------ Exercise passage
Follow-up analyses on the condition×religiosity interaction, β = 0.73, t(49) = 2.70, p = 0.01, showed the reverse pattern: When participants' religiosity was salient, more religious participants punished more than less religious participants, β = 0.90, t(49) = 3.20, p < 0.01. In contrast, when participants' religiosity was not salient, religiosity did not predict punishment, β = −0.11 t(49) < 1, p = 0.66. Including political orientation and the condition×political orientation interaction in the regression did not reveal any evidence that conservatism accounted for the religiosity-punishment association (see table 2).
In other words, participants' God beliefs only predicted their level of altruistic punishment when they were salient. This strongly suggests a causal effect of God beliefs on altruistic punishment, and helps rule out the possibility of reverse-causation or third variable explanations. Replicating an earlier study , we also found evidence of a causal link between religiosity and altruistic punishment, such that more religious individuals punish more when reminded of religion. Finally, conservatism twice failed to account for the effects of religiosity.
------------
Questions to answer:
1. In the passage on religiosity and punishment, why do the findings suggest that God beliefs cause altruistic punishment? Answer in one to three sentences.
2. According to the passage on religiosity and punishment, what was the link between religiosity and punishment when participants' religiosity was not salient?
The material that comes after this passage is separate from it.
------ Given information
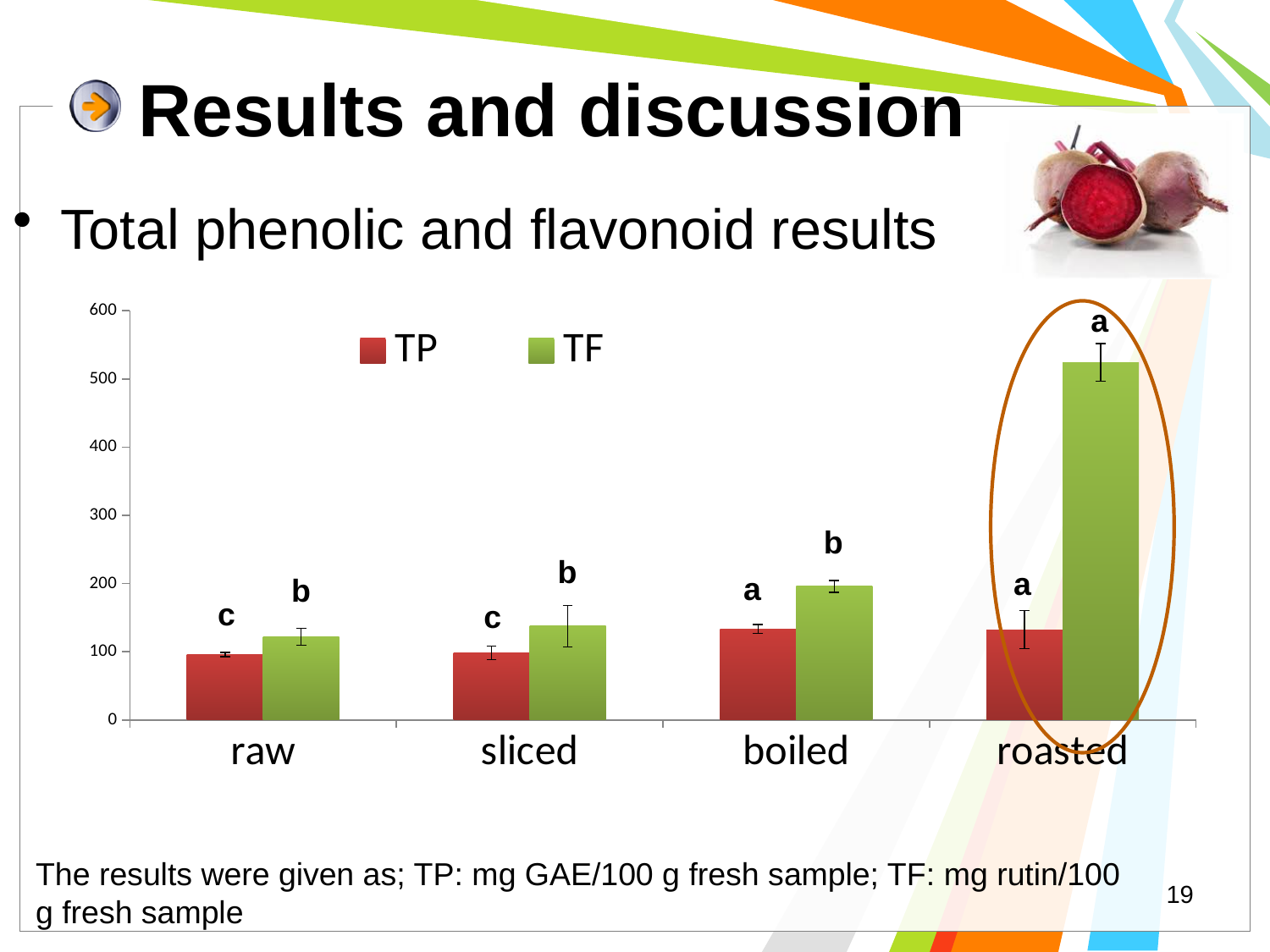
Is the TF value for roasted greater or less than 500? greater Which category has the highest TF value? roasted Is the TF value for sliced greater or less than 200? less What kind of chart is shown on the slide? bar chart Which is larger, the TF value for roasted or the TF value for boiled? roasted Do the TF values rise or fall from raw to roasted along the x axis? rise What colour are the TF bars? green Is the TF value for raw greater or less than 100? greater Which is larger, the TP value for boiled or the TP value for raw? boiled How many categories are shown on the x axis? 4 How many series does the legend list? 2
------------
Expected results:
1. Participants' God beliefs predicted their level of altruistic punishment only when those beliefs were salient. According to the passage, this strongly suggests a causal effect and helps rule out reverse-causation or third-variable explanations.

2. Religiosity did not predict punishment.